▸ **Record extracts**
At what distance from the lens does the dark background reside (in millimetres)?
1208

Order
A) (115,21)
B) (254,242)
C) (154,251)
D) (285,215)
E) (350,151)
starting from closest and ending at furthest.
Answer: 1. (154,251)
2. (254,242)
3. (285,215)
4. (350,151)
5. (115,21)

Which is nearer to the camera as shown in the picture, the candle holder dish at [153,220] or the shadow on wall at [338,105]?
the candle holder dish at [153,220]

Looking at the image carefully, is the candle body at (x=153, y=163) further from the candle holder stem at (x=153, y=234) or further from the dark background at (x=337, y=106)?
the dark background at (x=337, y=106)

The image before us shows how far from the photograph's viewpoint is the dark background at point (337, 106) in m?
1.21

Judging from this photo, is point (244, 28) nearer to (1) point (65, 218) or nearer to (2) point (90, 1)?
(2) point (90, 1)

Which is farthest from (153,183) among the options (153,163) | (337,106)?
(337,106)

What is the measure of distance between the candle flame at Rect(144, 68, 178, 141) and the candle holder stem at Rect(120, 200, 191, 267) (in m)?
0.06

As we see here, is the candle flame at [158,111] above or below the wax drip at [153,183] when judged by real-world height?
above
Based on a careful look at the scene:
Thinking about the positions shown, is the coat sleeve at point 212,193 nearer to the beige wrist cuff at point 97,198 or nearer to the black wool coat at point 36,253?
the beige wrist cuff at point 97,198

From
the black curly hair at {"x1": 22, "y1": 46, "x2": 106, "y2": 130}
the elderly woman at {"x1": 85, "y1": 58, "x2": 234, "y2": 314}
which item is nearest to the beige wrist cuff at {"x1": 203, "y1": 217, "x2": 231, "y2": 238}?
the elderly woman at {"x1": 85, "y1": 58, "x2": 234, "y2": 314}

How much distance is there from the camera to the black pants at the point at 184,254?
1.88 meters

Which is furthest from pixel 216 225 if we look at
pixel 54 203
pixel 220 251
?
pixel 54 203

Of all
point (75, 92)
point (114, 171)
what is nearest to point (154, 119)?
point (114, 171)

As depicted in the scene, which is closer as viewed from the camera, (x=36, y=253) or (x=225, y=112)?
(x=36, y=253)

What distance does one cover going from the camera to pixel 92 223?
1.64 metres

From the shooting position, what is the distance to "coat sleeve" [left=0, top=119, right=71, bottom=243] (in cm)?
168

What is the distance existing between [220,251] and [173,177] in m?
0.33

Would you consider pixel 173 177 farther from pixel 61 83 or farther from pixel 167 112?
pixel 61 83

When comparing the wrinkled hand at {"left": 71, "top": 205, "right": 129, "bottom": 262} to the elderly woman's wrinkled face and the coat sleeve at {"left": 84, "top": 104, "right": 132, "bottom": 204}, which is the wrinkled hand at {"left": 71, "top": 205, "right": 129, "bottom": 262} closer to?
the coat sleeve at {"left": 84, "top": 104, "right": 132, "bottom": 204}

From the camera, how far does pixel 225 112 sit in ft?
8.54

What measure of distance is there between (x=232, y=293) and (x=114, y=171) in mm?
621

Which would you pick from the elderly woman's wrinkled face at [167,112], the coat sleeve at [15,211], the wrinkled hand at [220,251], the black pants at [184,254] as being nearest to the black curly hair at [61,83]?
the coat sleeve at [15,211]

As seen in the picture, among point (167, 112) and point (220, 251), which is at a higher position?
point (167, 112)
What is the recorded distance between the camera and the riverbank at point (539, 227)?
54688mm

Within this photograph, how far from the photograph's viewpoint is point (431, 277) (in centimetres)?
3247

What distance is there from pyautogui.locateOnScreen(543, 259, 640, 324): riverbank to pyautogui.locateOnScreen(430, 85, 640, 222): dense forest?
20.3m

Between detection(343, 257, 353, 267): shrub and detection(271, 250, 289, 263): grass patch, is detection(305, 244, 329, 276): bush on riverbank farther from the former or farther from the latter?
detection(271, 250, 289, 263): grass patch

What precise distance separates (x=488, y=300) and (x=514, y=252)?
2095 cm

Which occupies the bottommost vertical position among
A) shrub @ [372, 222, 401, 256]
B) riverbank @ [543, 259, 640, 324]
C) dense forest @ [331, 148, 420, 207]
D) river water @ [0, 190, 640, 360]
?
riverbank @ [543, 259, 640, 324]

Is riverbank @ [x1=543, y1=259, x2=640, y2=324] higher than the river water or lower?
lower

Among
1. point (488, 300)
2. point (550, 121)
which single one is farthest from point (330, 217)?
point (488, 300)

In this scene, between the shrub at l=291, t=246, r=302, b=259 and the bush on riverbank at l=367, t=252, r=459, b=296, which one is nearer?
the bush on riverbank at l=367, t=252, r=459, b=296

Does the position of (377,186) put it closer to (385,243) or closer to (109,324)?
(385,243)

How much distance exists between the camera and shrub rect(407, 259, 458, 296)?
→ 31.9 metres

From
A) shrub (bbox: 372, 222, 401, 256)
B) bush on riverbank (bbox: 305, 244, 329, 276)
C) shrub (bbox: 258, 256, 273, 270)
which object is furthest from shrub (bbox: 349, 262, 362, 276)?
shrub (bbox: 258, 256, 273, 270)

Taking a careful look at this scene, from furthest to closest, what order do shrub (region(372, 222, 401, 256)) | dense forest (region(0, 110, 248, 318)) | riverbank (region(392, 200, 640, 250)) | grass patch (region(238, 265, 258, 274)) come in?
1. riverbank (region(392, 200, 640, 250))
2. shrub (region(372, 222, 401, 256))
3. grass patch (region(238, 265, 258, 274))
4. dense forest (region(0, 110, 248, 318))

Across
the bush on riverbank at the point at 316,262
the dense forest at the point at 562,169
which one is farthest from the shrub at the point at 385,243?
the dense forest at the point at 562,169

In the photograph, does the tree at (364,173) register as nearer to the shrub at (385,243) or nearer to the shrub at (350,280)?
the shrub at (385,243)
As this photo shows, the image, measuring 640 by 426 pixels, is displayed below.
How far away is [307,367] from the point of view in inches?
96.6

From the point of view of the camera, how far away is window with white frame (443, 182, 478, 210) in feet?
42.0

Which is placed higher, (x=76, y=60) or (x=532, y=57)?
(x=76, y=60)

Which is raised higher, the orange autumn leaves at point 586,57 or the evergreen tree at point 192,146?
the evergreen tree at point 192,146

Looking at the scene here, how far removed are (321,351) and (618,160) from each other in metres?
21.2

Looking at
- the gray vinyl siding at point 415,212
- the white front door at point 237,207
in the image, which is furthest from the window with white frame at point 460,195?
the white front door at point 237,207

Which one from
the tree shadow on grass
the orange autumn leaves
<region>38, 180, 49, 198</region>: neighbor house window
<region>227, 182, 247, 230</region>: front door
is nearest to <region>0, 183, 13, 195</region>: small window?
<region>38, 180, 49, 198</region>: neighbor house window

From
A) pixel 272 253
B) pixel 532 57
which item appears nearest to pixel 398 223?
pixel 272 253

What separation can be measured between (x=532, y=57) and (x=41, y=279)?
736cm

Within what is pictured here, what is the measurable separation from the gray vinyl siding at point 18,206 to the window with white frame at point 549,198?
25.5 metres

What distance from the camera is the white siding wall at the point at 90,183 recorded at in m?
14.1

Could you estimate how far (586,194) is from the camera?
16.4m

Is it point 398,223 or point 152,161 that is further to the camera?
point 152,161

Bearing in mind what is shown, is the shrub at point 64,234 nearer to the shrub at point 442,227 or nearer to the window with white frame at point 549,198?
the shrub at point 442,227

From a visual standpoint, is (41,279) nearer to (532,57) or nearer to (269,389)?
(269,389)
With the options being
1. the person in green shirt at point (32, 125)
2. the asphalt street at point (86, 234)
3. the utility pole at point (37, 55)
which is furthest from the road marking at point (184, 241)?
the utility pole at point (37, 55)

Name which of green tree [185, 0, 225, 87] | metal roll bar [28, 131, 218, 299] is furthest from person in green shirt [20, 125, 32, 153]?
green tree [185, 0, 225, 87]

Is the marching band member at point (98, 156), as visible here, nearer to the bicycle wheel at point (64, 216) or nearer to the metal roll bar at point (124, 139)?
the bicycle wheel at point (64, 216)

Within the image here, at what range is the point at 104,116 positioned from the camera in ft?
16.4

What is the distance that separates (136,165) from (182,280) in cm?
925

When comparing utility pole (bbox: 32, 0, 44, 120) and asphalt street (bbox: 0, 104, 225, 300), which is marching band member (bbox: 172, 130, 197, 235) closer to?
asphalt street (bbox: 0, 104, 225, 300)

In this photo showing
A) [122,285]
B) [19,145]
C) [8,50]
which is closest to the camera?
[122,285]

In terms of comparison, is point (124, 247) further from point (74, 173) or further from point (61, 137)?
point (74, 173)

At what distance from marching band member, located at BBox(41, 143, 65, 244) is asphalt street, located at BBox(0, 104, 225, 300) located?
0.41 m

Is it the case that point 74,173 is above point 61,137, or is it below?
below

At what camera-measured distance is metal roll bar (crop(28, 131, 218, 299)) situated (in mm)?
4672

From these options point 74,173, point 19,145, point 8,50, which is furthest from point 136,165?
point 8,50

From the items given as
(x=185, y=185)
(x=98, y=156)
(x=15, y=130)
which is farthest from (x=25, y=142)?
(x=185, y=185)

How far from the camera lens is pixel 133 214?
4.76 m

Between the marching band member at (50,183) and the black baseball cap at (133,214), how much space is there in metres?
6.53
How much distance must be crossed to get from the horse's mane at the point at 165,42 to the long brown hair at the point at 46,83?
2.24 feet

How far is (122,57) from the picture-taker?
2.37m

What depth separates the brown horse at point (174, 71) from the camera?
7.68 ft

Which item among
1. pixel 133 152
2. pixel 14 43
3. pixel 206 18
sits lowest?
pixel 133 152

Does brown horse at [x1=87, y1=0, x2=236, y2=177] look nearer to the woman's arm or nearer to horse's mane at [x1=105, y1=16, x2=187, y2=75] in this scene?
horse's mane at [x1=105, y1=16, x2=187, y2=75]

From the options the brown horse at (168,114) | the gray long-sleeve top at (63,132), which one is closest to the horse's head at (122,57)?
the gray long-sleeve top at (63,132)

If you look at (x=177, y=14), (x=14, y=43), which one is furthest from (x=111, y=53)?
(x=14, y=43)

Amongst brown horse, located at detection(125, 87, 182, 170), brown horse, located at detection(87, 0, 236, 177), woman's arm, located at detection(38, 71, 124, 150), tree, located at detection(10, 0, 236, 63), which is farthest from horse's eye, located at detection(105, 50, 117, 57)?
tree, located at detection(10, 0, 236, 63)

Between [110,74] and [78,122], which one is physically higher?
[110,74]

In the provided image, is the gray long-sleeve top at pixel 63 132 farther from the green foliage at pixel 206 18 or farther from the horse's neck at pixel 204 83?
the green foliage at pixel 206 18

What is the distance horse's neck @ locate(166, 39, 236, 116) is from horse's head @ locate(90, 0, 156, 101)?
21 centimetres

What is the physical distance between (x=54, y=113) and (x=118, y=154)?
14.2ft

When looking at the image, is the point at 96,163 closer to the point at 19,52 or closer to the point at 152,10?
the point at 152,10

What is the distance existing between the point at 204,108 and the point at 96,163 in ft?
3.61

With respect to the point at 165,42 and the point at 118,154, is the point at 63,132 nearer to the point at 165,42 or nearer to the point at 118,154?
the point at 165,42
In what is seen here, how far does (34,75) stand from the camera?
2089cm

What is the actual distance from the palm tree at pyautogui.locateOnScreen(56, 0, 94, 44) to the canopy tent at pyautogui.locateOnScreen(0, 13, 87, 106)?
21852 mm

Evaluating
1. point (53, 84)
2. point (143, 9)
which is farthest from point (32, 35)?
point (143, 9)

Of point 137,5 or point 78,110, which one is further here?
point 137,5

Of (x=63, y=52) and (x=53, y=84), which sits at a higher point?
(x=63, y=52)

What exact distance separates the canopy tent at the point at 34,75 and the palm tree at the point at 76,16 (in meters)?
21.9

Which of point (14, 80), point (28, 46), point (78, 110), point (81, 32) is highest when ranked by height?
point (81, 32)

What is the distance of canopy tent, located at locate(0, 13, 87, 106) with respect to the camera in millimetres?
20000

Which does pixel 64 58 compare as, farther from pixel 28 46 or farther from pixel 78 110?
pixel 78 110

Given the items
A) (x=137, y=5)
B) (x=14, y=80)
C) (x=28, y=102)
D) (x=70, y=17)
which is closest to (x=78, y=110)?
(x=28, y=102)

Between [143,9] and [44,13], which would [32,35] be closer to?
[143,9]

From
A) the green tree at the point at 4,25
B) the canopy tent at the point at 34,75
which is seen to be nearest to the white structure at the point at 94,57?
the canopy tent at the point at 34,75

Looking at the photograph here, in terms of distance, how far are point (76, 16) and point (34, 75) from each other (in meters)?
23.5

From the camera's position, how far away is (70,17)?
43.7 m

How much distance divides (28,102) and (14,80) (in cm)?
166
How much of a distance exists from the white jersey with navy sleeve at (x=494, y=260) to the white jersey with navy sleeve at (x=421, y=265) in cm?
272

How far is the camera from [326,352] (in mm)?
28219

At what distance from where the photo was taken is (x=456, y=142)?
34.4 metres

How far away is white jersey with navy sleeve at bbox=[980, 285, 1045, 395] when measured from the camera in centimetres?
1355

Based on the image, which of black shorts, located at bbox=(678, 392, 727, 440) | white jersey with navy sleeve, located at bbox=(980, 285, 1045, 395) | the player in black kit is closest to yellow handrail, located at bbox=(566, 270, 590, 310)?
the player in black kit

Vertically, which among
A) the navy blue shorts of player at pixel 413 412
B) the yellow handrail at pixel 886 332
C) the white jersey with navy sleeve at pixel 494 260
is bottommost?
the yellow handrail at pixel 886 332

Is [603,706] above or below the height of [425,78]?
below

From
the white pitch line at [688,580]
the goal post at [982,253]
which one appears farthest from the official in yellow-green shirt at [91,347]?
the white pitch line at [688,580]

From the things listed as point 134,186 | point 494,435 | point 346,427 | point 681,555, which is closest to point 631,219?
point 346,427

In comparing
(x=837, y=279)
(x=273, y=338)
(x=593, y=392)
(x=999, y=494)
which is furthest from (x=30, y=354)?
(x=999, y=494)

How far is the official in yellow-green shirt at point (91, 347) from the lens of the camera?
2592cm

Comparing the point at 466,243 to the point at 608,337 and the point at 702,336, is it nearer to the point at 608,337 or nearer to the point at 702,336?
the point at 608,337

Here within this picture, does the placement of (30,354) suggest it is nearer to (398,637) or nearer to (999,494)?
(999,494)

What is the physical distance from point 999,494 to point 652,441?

▸ **Exercise**
Copy out the data above word for word, from the line with "In the photograph, does" to the line with "25.5 metres", including both of those lines.

▸ **Result of the task**
In the photograph, does the tree at (364,173) register as nearer to the shrub at (385,243) or nearer to the shrub at (350,280)?
the shrub at (385,243)
As this photo shows, the image, measuring 640 by 426 pixels, is displayed below.
How far away is [307,367] from the point of view in inches?
96.6

From the point of view of the camera, how far away is window with white frame (443, 182, 478, 210) in feet?
42.0

Which is placed higher, (x=76, y=60) or (x=532, y=57)?
(x=76, y=60)

Which is raised higher, the orange autumn leaves at point 586,57 or the evergreen tree at point 192,146?
the evergreen tree at point 192,146

Looking at the scene here, how far removed are (321,351) and (618,160) from each other in metres?
21.2

Looking at
- the gray vinyl siding at point 415,212
- the white front door at point 237,207
in the image, which is furthest from the window with white frame at point 460,195?
the white front door at point 237,207

Which one from
the tree shadow on grass
the orange autumn leaves
<region>38, 180, 49, 198</region>: neighbor house window
<region>227, 182, 247, 230</region>: front door
is nearest to <region>0, 183, 13, 195</region>: small window?
<region>38, 180, 49, 198</region>: neighbor house window

From
A) pixel 272 253
B) pixel 532 57
which item appears nearest to pixel 398 223?
pixel 272 253

What separation can be measured between (x=532, y=57) and (x=41, y=279)?
736cm

Within what is pictured here, what is the measurable separation from the gray vinyl siding at point 18,206 to the window with white frame at point 549,198?
25.5 metres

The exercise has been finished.